Quando se busca ter mais criatividade, principalmente na comunicação, observar é fundamental. É preciso exercitar o cérebro pra pensar de outras formas, daí a necessidade de estar em grupos de pessoas com os costumes diferentes dos seus, explorar lugares que você não costuma frequentar…  O velho conselho “saia da sua zona de conforto” pode te ajudar muito no momento do processo criativo.

Para que o comunicador passe a informação correta para os interlocutores, é preciso que ele se empenhe em escrever cada vez melhor. Escrever corretamente é essencial. Mas quais os caminhos para aprimorar a escrita? O conteúdo do texto precisa ser pesquisado, é preciso se inteirar do assunto. A mensagem precisa ser passada da maneira mais clara possível. É necessário adaptar um texto para cada público de acordo com o veículo para o qual se escreve, mas por via de regra, em um jornal por exemplo, a linguagem precisa ser adaptada de forma com que leitores de diferentes níveis de escolaridade consigam compreender.

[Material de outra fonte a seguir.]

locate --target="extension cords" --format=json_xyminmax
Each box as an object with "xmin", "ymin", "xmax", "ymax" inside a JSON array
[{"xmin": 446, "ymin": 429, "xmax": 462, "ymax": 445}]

Para algumas pessoas “escrever é fácil”. Se engana quem pensa assim. Escrever não é um exercício nada fácil pois para uma única palavra há diferentes interpretações. Cada pessoa é livre para fazer a interpretação que ela quiser, seja de alguma palavra, de alguma reportagem ou de algum artigo. O desafio para quem trabalha com a escrita é justamente este: se fazer entender apenas com as palavras ditas no papel e em tempos que recebemos informações na velocidade da luz, a cada clique, este desafio torna-se ainda maior.